Die in Cheshire ansässigen Unternehmer Ross und Tom Yarwood haben die 3 m breite Moore Unidrill-Sämaschine ursprünglich für die Direktsaat von Gras und Klee in eine bestehende Grünlandwiese angeschafft. Nun soll sie eine größere Fläche mit GS4-Kräutergrünland anlegen.

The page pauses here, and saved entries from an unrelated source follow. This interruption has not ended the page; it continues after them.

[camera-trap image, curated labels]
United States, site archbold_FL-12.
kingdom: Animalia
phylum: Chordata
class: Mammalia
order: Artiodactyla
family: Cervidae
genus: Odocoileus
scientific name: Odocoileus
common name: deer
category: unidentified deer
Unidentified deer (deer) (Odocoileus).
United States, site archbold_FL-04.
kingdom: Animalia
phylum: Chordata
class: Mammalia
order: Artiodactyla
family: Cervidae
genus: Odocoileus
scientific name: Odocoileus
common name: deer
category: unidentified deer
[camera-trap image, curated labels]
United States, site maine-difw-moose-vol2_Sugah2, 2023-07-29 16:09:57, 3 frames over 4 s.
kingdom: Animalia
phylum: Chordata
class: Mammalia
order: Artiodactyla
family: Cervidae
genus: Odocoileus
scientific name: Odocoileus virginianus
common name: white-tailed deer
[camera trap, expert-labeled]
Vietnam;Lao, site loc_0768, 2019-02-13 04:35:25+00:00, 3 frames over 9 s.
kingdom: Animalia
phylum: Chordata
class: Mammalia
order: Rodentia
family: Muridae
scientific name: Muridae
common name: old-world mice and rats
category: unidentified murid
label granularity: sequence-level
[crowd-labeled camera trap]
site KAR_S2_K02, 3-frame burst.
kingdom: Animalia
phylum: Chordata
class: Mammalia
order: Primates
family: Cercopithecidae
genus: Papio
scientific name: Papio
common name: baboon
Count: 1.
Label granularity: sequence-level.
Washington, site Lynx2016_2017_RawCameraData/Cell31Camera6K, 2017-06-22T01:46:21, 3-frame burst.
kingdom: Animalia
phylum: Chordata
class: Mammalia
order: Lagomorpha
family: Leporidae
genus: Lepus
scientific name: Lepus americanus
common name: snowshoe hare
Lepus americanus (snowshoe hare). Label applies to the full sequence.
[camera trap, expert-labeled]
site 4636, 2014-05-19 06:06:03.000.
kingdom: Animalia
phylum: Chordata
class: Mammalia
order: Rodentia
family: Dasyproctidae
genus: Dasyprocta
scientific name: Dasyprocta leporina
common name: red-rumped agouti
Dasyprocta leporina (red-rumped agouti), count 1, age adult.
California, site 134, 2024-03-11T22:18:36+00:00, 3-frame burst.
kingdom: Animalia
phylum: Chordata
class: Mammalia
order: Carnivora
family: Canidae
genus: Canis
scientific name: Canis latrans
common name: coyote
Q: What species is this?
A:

Für diese Aufgabe ist sie bestens geeignet, da die schweren Scheiben in der Lage sind, auch zähen Rasen zu durchdringen, sodass ein guter Kontakt zwischen Saatgut und Boden erreicht wird.
Bei ihrer Maschine handelt es sich um das Modell Grassland mit 32 Reihen , was bedeutet, dass sie in einem einzigen Arbeitsgang eine ordentliche Mähdeckstärke erreichen können, im Gegensatz zu den Modellen Arable mit 24 Reihen , die unter Umständen zwei Überfahrten über das Feld erfordern.
„Ich bin kein Fan der Zwei-Pass-Technik, da der Rasen beim zweiten Durchgang anfangen kann, sich aufzurichten und eine Sauerei zu verursachen“, sagt Ross.
„Die Saatgutverteilung ist auch nicht so gut, sie dauert länger und verbraucht mehr Treibstoff“, fügt er hinzu.
Der einzige Nachteil des geringeren Abstands besteht darin, dass die Gefahr einer Verstopfung durch Ablagerungen größer ist, wobei dies bei relativ neuen Scheiben ein geringeres Problem darstellt.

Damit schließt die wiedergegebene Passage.